Parallel multi-core processing for complex R functions
On Jul 14, 2013, at 11:13 PM, Alistair Perry wrote:
As you know R doesn't explicitly allow parallel processing on multiple cores. I have two complex functions called "test" and "rcc". I did not write these codes. The basic premise of the function code "test" is to calculate the rich-club members of a weighted matrix (a certain group of nodes [one node = one matrix definition] are more connected to each other than other nodes- see http://toreopsahl.com/tnet/weighted-networks/weighted-rich-club-effect/). In short, the code is designed to calculate the strength of the ties between prominent nodes. However, to test whether there is a significant effect, the input matrix (argument "net" in the code "test") must be compared to a randomized matrix (the links of the input matrix are reshuffled) reshuffled 1000 times. The randomized matrix is created by the function code "rcc". This code is embedded in the function code "test". You can set how many times the input matrix is to be reshuffled using the argument "NR" (i.e NR = 1000 - means input matrix will be reshuffled 1000 times) The issue here is that as R does not explicitly allow multi-core parallel processing, so the computation for one matrix (500x500) using the "test" code can take over a week. I am using a quad-core processer with a linux OS, but only one core is being used. I am aware that there is the base package "parallel" and "mclapply" to multi-thread the function, but these commands require an input argument ("X"), along with the function I wish to process using all cores. However, the functions I am using require an input (equivalent to X) within the argument variables, so it would mean setting the input matrix twice as an input argument variable.

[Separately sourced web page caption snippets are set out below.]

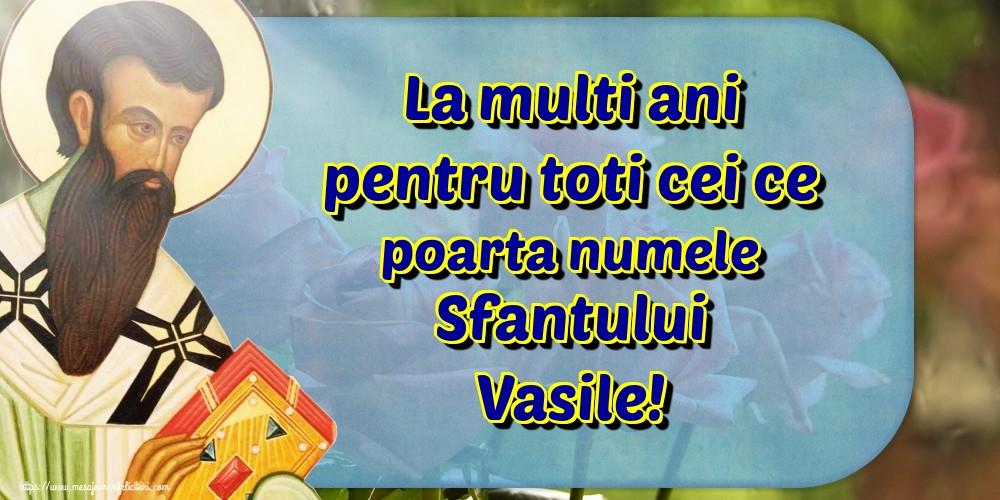 Felicitari de Sfantul Vasile - La multi ani pentru toti cei ce poarta numele Sfantului Vasile!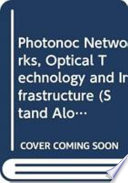 Photonic Networks, Optical Technology and Infrastructure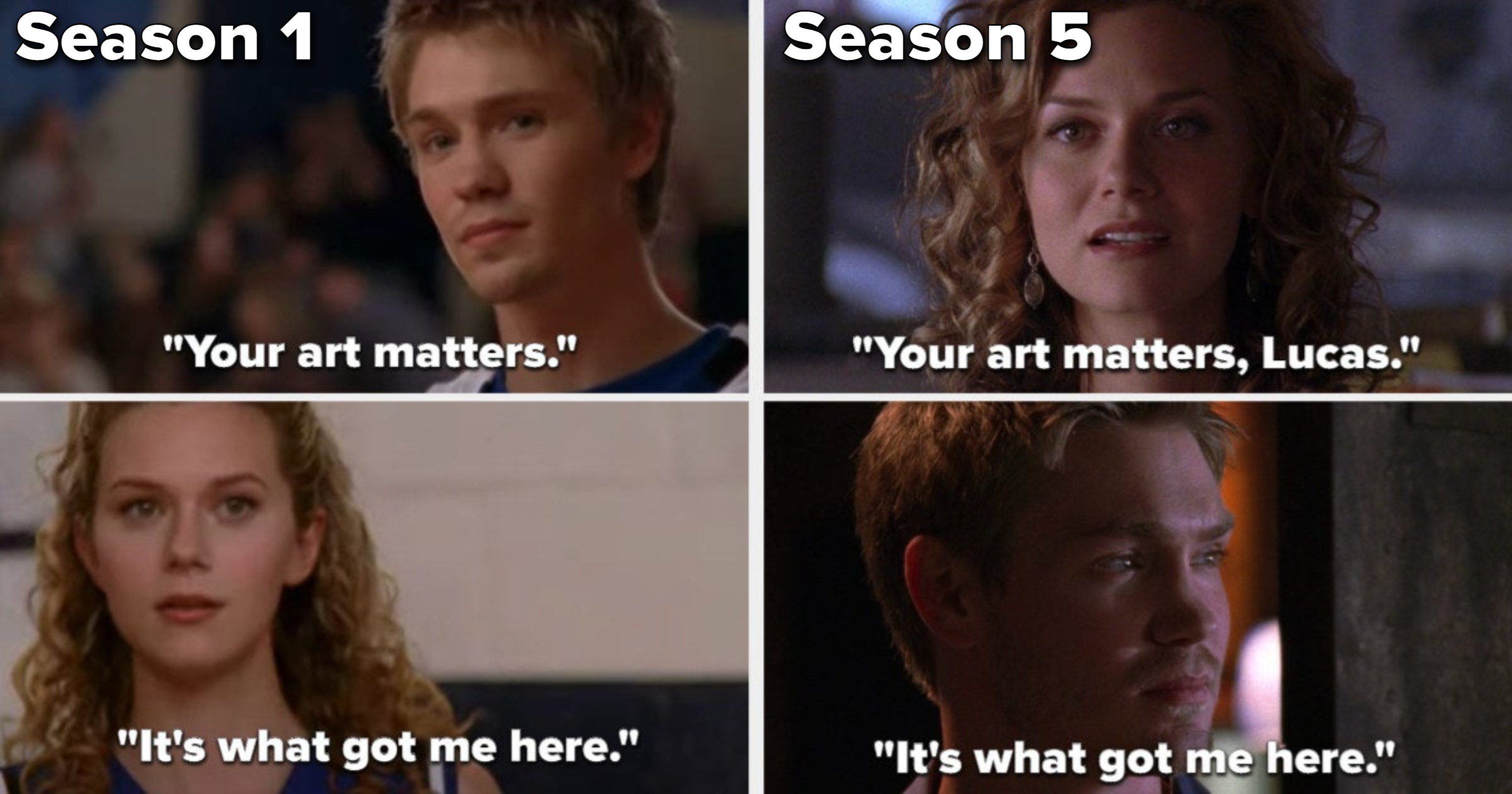 Lucas tells Peyton her art matters and it's what got him there at a game in Season 1, and in Season 5, Peyton says the same to Lucas at TRIC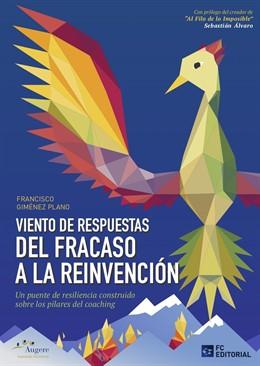 """Zaragoza.- El consultor aragonés Francisco Giménez presenta el libro """"Del Fracaso a la Reinvención"""" este jueves"""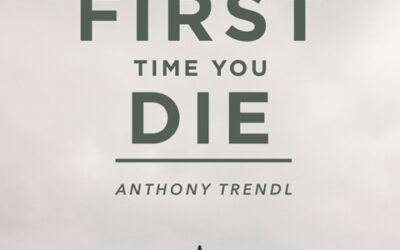New Story: The First Time You Die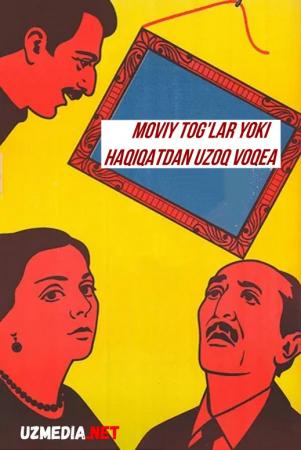 Moviy tog'lar yoki haqiqatdan uzoq voqea 1983 Uzbek tilida O'zbekcha tarjima kino Full HD tas-ix skachat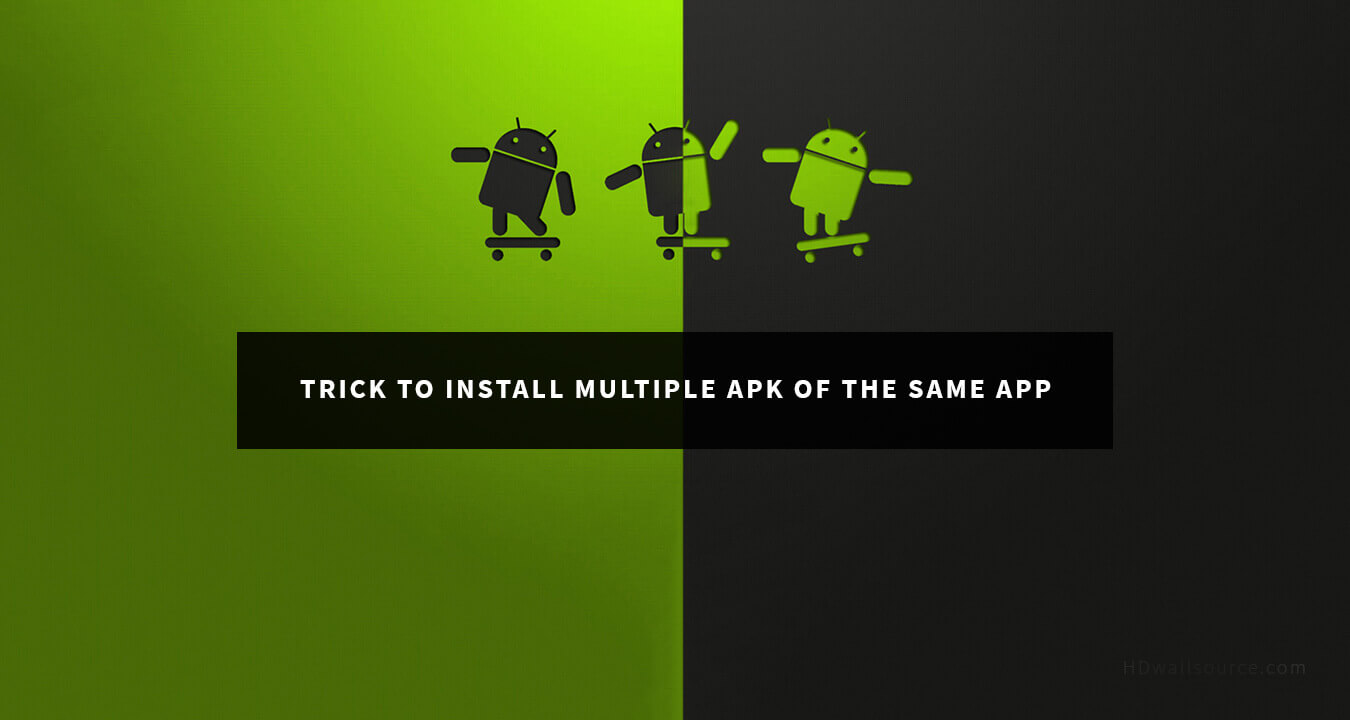 Break the rules: Installing multiple APK for the same app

That's not true, you can use the matrix directly from the parallel code, because everything is shared. If you wrote your code using apply instead of a loop, you would have seen that all you need to do is to replace lapply with mclapply: You have
rphi <- matrix(data = 0, nrow = nrow(ophi), ncol = NR)
for (i in 1:NR) {
rnet <- rcc(net, option = reshuffle)
rphi[, i] <- phi(rnet)
}
which can be simplified to
rphi <- sapply(seq.int(NR), function(i) phi(rcc(net, option=reshuffle)))

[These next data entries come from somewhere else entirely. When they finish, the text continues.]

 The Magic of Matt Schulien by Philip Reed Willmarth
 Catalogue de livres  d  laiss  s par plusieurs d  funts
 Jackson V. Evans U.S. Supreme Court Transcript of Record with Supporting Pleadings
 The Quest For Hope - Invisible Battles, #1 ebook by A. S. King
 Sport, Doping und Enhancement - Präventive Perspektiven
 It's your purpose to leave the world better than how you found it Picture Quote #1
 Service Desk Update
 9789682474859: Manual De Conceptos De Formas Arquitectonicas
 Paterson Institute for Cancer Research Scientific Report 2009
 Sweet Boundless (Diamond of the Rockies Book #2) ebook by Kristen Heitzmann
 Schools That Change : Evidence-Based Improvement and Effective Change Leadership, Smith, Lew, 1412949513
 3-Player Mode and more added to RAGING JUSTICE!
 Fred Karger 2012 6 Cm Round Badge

and thus the parallel version is simply
rphi <- simplify2array(mclapply(seq.int(NR), function(i) phi(rcc(net, option=reshuffle))))
Cheers,
Simon
Does anyone have an idea of how I could multi-thread the code. Particularly, the section of the code where the matrix is reshuffled, so the matrix could be reshuffled 250 times on one core (if there were 4 cores)? This would speed up the computation dramtically. The codes are available to be viewed on http://stackoverflow.com/questions/17646190/parallel-and-multicore-processing-for-complex-r-function [[alternative HTML version deleted]]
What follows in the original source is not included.